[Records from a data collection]
____________________
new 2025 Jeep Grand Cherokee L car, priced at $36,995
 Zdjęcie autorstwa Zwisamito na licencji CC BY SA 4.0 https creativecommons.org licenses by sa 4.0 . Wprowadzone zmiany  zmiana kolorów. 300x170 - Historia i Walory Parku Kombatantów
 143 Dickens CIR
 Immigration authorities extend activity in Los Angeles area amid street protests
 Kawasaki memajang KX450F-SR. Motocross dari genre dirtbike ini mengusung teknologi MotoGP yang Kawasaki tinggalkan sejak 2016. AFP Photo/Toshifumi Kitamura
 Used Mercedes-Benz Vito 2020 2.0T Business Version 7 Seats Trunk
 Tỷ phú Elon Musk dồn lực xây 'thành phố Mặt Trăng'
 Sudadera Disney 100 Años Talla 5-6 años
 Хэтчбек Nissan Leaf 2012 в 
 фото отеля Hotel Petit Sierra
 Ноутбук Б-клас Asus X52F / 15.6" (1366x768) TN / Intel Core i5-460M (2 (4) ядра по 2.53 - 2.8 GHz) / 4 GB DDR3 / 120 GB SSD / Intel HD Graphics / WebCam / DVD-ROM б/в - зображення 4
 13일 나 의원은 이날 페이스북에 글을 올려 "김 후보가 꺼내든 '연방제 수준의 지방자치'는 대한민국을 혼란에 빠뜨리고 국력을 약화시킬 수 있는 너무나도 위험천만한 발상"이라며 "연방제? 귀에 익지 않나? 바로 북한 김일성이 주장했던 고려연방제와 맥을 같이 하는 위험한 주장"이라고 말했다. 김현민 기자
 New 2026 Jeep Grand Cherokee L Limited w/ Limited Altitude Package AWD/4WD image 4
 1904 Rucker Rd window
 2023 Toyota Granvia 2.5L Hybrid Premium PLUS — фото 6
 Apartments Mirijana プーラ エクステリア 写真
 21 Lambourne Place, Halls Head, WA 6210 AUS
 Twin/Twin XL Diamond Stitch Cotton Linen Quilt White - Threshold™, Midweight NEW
____________________
§ **Work request**
What lines above hold the word "фото"? Pull each one out.

§ **Answer space**
 фото отеля Hotel Petit Sierra
 2023 Toyota Granvia 2.5L Hybrid Premium PLUS — фото 6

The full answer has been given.